### SECCIÓN DEL TEXTO
.....

En esta obra, que no ha sido analizada críticamente ni ha circulado de manera masiva, se
revela el profundo conocimiento que tiene la artista de la historia que se sale de los cuadros.
Inscribe también a la Historia (con mayúscula) a la “subversión por la comedia de las
irrisiones” (Traba, 1978: 38), riéndose de los empeños de los gobernantes por prolongar
esas historias heroicas, pomposas, patrióticamente elitistas, que fueron y continúan siendo
representadas en el fresco de Martínez Delgado.
Lesa Majestad es, sin duda, una carcajada ruidosa. El hecho de que González sea,
además, historiadora del arte, les da un mayor peso crítico e irónico a sus obras. La artista
se ríe y desvirtúa asuntos sobre los que tiene un conocimiento profundo. Por ejemplo, la
alusión a Bolívar y el congreso de Cúcuta (1948) adquiere un mayor peso crítico si se tiene
en cuenta que ella ha sido una acuciosa estudiosa de la vida y obra de Andrés de
Santamaría, de modo que sabía muy bien que el fresco reemplazó al cuadro Batalla de
Boyacá.
El reconocimiento del conocimiento previo de la artista acerca de los detalles ligados a
la producción de la obra de Martínez Delgado acentúa la burla realizada por la artista
mediante Lesa Majestad, que incluso en el medio de creación (McEvilley, 2007) usado
minimiza la importancia y la grandilocuencia del enorme fresco. González ironiza,
desacraliza y se ríe de una historia del arte que conoce bien, ella sabe que está ligada a unos
discursos históricos que se vincularon al arte decimonónico para la afirmación de un orden
político. De sus obras se desprende que para Beatriz González, estos discursos y obras
deben ser revisados y cuestionados desde la contemporaneidad.

.....

### REGISTROS EXTRAÍDOS
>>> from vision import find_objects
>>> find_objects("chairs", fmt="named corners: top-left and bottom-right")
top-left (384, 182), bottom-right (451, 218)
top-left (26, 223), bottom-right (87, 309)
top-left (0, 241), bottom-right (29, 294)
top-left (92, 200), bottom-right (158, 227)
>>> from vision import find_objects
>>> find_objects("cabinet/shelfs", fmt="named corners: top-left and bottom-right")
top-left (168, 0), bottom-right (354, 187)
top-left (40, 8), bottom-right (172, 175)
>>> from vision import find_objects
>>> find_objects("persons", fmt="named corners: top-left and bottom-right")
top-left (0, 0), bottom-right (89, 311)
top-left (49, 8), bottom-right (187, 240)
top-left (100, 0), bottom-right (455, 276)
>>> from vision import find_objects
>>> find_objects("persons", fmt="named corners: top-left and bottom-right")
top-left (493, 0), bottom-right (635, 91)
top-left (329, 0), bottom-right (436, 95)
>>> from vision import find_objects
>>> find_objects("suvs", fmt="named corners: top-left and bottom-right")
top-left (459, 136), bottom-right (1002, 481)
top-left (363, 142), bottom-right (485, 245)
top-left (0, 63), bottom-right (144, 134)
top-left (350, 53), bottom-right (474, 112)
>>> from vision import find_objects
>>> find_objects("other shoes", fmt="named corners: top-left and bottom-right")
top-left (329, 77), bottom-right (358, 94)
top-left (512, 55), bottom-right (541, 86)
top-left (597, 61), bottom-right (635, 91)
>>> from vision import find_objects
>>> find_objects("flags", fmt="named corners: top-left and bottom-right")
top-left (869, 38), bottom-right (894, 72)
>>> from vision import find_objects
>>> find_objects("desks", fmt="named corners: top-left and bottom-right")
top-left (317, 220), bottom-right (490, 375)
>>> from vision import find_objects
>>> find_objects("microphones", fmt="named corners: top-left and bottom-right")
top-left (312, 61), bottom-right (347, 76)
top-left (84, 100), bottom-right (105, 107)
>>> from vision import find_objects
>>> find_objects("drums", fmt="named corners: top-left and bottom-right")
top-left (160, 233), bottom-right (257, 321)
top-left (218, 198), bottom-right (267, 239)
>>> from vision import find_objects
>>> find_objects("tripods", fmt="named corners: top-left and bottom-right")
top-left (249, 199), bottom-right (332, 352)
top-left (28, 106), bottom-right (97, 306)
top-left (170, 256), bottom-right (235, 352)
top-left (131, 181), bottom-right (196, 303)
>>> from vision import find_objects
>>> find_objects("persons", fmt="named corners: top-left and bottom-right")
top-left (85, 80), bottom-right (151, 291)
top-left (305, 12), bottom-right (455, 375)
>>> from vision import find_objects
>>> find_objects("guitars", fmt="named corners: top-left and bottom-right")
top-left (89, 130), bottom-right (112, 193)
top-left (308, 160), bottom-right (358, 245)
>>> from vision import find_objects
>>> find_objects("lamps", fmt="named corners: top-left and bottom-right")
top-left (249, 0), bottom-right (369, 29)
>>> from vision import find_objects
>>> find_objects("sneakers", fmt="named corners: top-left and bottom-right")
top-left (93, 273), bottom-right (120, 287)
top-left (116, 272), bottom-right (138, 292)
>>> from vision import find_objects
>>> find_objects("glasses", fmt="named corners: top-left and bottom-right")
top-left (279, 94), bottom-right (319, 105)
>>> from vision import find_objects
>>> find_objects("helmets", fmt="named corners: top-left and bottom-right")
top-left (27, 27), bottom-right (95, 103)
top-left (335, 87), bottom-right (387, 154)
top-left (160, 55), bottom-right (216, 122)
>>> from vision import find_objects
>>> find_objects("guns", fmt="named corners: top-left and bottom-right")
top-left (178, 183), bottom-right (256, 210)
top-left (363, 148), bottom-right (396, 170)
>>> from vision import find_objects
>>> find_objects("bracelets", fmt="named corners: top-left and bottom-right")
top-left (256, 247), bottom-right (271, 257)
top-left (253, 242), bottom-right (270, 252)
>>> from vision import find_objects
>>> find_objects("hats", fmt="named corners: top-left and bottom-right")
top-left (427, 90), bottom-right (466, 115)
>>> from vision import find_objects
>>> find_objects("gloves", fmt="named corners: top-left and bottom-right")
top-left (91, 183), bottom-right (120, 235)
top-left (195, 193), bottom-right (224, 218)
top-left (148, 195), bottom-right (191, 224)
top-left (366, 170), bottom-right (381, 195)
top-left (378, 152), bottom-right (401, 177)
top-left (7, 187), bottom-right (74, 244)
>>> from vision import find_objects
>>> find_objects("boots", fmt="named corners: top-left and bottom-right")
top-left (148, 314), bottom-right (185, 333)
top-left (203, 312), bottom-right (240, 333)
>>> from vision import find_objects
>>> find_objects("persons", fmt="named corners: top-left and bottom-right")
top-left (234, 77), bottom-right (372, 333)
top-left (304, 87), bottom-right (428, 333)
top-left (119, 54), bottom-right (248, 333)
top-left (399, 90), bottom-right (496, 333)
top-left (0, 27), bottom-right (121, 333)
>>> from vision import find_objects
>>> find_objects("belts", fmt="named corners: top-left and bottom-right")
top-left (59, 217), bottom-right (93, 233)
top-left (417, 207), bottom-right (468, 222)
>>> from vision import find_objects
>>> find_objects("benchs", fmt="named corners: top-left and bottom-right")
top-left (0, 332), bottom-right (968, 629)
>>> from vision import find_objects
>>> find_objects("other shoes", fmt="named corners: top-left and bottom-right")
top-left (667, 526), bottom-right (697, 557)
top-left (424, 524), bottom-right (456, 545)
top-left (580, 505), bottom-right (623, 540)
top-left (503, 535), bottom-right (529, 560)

.....

### TAREA
¿Puedes transcribir sin cambios el pasaje del texto sobre Lesa Majestad que va desde "El reconocimiento del" hasta "desde la contemporaneidad.", ambos incluidos? Los registros no guardan ninguna relación con el texto.

### RESULTADO ESPERADO
El reconocimiento del conocimiento previo de la artista acerca de los detalles ligados a
la producción de la obra de Martínez Delgado acentúa la burla realizada por la artista
mediante Lesa Majestad, que incluso en el medio de creación (McEvilley, 2007) usado
minimiza la importancia y la grandilocuencia del enorme fresco. González ironiza,
desacraliza y se ríe de una historia del arte que conoce bien, ella sabe que está ligada a unos
discursos históricos que se vincularon al arte decimonónico para la afirmación de un orden
político. De sus obras se desprende que para Beatriz González, estos discursos y obras
deben ser revisados y cuestionados desde la contemporaneidad.